The PCM consists of a SLM (x10468-01, Hamamatsu) and a single mode pinhole. The scattered field from the turbid medium is directed to the SLM and focused into the single mode pinhole by a lens. The SLM was placed at the conjugated plane of the back surface of the sample with a lateral magnification of x600. Thus, the granular size of the far-field scattered speckle pattern imaged on the SLM is about 12 times larger than the pixel size of the SLM. The single-mode pinhole is placed at a Fourier plane of the SLM where a size of the pinhole was set to be 20 μm, which is about 1.5 times smaller than a size of diffraction limited spot of the optical system. The intensity signal from the scattered wave which propagates through the pinhole was collected by a single photon counting module (SPCM, ID100-20, ID Quantique) for optimisation of the wavefront, in order to couple the scattered field into the single-mode pinhole. After optimisation, a conjugation beam illuminates the pinhole from the opposite direction.

We adopted the spatial frequency domain for an optimisation process; wave vectors were used as an orthogonal basis for optical modes. Optimal phase value for each optical mode was found by measuring intensity signal of the transmitted beam through the turbid medium and pinhole while imposing a total of eight different phase values on the wave vector components of the incident beam using the SLM. During the optimisation process, an area of the wavefront of the incident beam was divided into two and optimal phase values for each wavefront segment were found individually; an imposing phase value on one area remains zero and serves as a reference beam during the optimisation of the other area. On average, about 240 optical modes were used, and the detected signal at the SPCM was enhanced about 120 times.

After the optimisation, the propagating direction of the beam at the pinhole was reversed and the scattered field redirected to the position of the subwavelength light source. This time-reversed near-field signal was acquired by collecting the coupled electromagnetic field from the NSOM tip aperture using a photomultiplier tube. Raster scanning was performed to get a 2D image of the near-field signal at the proximity of the sample.

Request | Say whether each statement agrees with the turbid-medium text above, giving yes or no and quoting the deciding words: 1. The pinhole size was 20 μm. 2. Sixteen different phase values were imposed on each optical mode. 3. The signal detected at the SPCM rose about 240 times.

Extracted records |
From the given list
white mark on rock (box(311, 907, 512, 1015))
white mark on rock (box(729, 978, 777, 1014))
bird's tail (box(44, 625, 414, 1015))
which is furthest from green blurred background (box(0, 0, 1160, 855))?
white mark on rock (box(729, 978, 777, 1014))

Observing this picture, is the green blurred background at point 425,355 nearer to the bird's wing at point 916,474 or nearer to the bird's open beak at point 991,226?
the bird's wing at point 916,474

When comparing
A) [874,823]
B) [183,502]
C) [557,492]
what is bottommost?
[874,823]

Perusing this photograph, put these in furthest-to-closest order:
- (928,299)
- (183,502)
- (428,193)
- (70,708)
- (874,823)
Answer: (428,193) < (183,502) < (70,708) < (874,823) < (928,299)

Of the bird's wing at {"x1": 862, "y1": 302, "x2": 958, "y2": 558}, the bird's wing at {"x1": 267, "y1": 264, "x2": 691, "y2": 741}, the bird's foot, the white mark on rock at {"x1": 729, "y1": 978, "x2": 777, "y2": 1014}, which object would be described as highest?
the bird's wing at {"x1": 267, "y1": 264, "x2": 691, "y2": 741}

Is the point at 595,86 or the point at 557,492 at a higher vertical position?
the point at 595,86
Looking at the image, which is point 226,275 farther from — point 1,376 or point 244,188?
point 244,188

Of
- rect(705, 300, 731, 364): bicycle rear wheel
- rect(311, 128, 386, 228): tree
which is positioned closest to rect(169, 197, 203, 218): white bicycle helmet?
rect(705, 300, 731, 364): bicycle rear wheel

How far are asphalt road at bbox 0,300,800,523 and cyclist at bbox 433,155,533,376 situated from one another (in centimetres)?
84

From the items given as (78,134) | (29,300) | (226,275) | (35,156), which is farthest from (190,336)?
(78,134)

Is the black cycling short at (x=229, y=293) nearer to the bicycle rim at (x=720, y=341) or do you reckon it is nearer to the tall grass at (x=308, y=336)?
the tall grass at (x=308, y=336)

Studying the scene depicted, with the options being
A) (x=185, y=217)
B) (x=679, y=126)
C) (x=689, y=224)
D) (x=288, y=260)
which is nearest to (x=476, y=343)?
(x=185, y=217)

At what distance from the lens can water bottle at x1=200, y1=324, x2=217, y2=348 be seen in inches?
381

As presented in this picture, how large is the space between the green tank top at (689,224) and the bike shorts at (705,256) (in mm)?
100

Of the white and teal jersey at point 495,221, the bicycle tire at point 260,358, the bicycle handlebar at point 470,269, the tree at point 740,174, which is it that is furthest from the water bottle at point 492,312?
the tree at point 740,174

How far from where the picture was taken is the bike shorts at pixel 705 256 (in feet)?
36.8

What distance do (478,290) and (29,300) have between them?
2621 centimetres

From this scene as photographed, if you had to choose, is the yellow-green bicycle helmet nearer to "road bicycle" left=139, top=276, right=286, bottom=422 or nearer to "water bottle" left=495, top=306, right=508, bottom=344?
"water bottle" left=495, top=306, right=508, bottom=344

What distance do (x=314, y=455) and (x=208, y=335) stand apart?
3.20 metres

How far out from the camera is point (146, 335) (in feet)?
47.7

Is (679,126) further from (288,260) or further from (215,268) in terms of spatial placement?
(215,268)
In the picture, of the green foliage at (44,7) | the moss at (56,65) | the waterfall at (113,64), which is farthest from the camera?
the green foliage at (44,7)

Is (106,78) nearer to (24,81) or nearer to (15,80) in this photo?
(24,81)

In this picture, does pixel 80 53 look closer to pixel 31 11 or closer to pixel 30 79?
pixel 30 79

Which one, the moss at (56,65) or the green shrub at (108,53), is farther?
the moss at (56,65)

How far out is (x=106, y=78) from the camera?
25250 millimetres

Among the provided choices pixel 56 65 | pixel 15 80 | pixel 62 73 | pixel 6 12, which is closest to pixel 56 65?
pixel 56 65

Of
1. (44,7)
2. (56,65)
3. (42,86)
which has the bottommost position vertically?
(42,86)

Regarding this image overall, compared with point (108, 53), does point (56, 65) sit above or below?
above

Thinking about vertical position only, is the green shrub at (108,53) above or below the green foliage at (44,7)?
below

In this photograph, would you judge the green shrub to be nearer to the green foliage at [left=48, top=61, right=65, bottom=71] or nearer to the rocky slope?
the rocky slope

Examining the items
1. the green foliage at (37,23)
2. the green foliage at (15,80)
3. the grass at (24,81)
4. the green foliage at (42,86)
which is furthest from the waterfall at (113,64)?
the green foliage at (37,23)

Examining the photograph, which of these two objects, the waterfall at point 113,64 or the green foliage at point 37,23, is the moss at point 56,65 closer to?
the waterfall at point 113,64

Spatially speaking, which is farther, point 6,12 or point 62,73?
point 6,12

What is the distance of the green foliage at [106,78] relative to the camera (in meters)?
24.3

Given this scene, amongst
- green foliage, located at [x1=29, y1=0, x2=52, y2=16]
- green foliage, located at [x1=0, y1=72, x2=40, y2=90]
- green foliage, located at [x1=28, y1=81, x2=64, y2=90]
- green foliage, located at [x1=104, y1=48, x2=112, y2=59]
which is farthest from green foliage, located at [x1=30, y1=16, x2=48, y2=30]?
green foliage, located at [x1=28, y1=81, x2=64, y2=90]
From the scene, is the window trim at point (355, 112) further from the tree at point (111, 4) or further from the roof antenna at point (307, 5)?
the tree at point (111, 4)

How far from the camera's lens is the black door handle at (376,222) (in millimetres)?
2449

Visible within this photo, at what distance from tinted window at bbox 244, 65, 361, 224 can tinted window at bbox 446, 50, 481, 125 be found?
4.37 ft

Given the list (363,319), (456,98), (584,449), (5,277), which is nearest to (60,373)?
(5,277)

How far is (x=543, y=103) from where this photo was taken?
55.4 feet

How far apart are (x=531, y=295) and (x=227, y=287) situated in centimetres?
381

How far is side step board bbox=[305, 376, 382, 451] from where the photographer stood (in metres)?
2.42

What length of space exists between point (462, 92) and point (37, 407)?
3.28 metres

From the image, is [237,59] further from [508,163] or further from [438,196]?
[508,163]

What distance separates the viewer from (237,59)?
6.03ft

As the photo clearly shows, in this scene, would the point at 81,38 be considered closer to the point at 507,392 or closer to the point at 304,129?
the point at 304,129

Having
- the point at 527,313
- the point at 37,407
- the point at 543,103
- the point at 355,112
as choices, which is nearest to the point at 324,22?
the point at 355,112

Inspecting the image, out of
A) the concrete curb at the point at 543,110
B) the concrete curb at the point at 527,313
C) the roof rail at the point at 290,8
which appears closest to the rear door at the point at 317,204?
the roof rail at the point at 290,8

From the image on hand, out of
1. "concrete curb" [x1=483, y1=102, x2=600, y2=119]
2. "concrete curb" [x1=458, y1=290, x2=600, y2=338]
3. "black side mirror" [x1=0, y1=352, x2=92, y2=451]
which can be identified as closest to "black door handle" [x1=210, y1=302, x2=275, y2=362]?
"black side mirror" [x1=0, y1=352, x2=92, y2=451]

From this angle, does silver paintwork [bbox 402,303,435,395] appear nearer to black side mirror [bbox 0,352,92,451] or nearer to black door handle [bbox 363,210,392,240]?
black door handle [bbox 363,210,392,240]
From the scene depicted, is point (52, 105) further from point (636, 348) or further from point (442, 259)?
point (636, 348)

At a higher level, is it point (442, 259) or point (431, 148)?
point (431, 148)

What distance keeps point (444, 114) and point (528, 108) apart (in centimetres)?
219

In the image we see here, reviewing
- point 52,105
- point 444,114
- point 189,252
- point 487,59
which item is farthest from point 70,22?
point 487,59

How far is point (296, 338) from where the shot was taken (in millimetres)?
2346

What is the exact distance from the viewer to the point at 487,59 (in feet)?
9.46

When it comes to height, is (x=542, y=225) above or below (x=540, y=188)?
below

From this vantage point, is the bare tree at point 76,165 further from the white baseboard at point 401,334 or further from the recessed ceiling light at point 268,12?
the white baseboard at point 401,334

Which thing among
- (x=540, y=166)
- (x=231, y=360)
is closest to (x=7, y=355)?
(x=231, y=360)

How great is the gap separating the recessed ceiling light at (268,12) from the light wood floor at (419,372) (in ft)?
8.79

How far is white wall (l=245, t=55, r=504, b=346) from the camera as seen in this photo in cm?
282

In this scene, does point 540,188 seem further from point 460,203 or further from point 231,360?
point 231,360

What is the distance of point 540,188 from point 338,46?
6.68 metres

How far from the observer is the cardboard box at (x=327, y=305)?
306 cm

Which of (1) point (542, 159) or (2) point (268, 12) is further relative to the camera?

The reply |
1. Yes: "a size of the pinhole was set to be 20 μm"
2. No: "a total of eight different phase values"
3. No: "the detected signal at the SPCM was enhanced about 120 times"